Start of EXTRACT TO READ

A Clear Explanation of iTunes Match
After a bit of delay, Apple launched iTunes Match today. The new $25/year service offers users the ability to match their existing iTunes library with high quality versions in Apple's iCloud. The new service, however, has generated a bit of confusion about what exactly happens to your music library after you have enabled it.
One of the first questions, how to determine the iCloud status of a particular song, is solved by right-clicking the column bar at the top of the iTunes window (or pressing Command-J) and making sure "iCloud Status" is selected.
MacRumors forum user Nunyabinez has written a detailed explanation of how iTunes Match works that should answer a number of potential questions if you are planning to enable the feature. We've summarized the key points here, but the full post is worth a read if you are planning on using Tunes Match.
- When you enable Match it goes through a three step process. Analyzing your library, matching songs, uploading non-matched content. It does this for your whole library. You can't choose to exclude songs other than taking them out of your library.

End of EXTRACT TO READ

== WHAT TO DO ==
Reproduce word for word the part of the iTunes Match article that begins at the words "A Clear Explanation" and stops after the words "have enabled it.".

Start of EXTRACTED DATA

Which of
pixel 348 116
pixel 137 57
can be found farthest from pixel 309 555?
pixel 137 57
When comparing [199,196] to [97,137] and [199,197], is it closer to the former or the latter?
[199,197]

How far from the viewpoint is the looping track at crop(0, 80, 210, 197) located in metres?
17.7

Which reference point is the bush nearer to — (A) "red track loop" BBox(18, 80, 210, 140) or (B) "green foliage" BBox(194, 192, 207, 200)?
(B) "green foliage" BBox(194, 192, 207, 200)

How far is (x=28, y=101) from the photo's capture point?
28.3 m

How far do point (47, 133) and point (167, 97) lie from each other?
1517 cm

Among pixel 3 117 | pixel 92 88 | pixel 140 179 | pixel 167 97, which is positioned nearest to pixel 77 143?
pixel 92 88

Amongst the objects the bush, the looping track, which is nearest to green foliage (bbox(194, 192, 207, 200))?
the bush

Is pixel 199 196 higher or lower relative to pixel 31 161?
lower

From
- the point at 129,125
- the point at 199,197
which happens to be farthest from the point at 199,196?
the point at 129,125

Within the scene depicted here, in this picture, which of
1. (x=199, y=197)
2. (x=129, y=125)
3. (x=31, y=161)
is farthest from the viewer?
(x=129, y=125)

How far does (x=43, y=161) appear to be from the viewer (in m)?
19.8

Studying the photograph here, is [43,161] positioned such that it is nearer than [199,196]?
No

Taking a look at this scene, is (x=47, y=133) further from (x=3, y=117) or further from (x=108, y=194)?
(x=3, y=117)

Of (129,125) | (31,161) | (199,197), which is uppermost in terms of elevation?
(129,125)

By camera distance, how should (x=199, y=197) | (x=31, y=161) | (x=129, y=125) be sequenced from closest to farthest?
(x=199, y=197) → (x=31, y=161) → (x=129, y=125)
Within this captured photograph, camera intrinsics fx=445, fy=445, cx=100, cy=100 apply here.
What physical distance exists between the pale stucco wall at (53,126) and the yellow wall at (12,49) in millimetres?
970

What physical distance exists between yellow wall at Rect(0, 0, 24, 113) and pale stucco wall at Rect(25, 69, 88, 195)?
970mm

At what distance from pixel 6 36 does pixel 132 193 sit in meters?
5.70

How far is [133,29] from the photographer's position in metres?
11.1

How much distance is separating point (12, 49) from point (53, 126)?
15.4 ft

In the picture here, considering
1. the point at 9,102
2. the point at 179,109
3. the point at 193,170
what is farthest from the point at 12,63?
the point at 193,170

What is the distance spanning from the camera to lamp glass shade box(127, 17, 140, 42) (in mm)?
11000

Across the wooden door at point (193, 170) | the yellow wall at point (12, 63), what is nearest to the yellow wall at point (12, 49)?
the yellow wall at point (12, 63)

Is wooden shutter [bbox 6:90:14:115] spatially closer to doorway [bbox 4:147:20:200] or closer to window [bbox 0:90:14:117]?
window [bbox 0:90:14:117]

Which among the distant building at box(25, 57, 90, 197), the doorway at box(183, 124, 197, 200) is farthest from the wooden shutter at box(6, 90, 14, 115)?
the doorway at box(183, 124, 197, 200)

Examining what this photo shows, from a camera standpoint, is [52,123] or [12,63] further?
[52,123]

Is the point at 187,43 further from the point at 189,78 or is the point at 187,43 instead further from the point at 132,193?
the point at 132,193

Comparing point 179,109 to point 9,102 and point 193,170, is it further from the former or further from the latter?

End of EXTRACTED DATA

== FINISHED EXERCISE ==
A Clear Explanation of iTunes Match
After a bit of delay, Apple launched iTunes Match today. The new $25/year service offers users the ability to match their existing iTunes library with high quality versions in Apple's iCloud. The new service, however, has generated a bit of confusion about what exactly happens to your music library after you have enabled it.